Same-session double EUS-guided bypass versus surgical gastroenterostomy and hepaticojejunostomy: an international multicenter comparison - 14/07/23
Abstract |
Background and Aims |
Gastric outlet and biliary obstruction are common manifestations of GI malignancies and some benign diseases for which standard treatment would be surgical gastroenterostomy and hepaticojejunostomy (ie, “double bypass”). Therapeutic EUS has allowed for the creation of an EUS-guided double bypass.

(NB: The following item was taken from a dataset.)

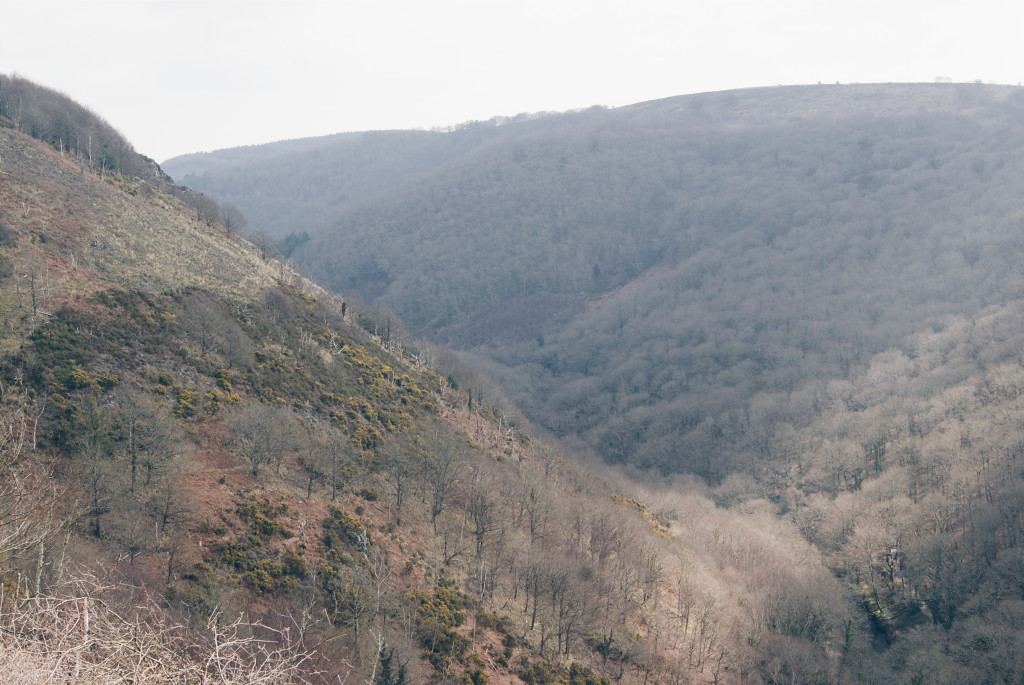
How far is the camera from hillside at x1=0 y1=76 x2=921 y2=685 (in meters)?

However, same-session double EUS-guided bypass has only been described in small proof-of-concept series and lacks a comparison with surgical double bypass.
Methods |
A retrospective multicenter analysis was performed of all consecutive same-session double EUS-guided bypass procedures performed in 5 academic centers. Surgical comparators were extracted from these centers’ databases from the same time interval. Efficacy, safety, hospital stay, nutrition and chemotherapy resumption, long-term patency, and survival were compared.
Results |
Of 154 identified patients, 53 (34.4%) received treatment with EUS and 101 (65.6%) with surgery. At baseline, patients undergoing EUS exhibited higher American Society of Anesthesiologists scores and a higher median Charlson Comorbidity Index (9.0 [interquartile range {IQR}, 7.0-10.0] vs 7.0 [IQR, 5.0-9.0], P < .001). Technical success (96.2% vs 100%, P = .117) and clinical success rates (90.6% vs 82.2%, P = .234) were similar when comparing EUS and surgery. Overall (11.3% vs 34.7%, P = .002) and severe adverse events (3.8% vs 19.8%, P = .007) occurred more frequently in the surgical group. In the EUS group, median time to oral intake (0 days [IQR, 0-1] vs 6 days [IQR, 3-7], P < .001) and hospital stay (4.0 days [IQR, 3-9] vs 13 days [IQR, 9-22], P < .001) were significantly shorter.
Conclusions |
Despite being used in a patient population with more comorbidities, same-session double EUS-guided bypass achieved similar technical and clinical success and was associated with fewer overall and severe adverse events when compared with surgical gastroenterostomy and hepaticojejunostomy.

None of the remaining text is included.